RECORDS PROVIDED: Begin
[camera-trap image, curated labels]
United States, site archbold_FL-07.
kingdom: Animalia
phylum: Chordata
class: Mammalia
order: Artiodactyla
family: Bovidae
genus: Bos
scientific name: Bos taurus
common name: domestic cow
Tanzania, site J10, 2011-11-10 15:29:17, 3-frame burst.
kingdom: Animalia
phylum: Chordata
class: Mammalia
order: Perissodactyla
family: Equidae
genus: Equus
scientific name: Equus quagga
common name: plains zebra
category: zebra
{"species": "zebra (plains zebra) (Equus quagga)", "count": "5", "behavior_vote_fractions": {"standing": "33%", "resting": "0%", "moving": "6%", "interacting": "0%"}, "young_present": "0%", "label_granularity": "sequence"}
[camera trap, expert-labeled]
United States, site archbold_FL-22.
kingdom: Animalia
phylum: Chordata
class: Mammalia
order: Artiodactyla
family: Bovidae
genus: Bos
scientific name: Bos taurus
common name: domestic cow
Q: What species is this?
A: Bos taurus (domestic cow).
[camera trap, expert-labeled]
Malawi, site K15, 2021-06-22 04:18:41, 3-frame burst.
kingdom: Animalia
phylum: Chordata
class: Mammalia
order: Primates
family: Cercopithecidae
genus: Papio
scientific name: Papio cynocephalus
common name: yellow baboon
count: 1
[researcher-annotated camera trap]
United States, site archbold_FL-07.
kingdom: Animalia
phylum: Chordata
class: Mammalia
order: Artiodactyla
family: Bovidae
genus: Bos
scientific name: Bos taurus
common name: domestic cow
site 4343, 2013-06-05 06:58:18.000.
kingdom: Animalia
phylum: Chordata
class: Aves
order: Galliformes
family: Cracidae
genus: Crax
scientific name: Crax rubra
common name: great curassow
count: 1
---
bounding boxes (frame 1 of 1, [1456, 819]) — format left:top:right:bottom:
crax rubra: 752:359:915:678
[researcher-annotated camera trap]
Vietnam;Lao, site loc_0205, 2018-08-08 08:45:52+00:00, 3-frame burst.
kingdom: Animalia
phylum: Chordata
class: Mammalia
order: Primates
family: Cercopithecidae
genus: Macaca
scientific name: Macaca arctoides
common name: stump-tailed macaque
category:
RECORDS PROVIDED: End
Look through the listing, and copy each line in which the string "Equus" turns up.

genus: Equus
scientific name: Equus quagga
{"species": "zebra (plains zebra) (Equus quagga)", "count": "5", "behavior_vote_fractions": {"standing": "33%", "resting": "0%", "moving": "6%", "interacting": "0%"}, "young_present": "0%", "label_granularity": "sequence"}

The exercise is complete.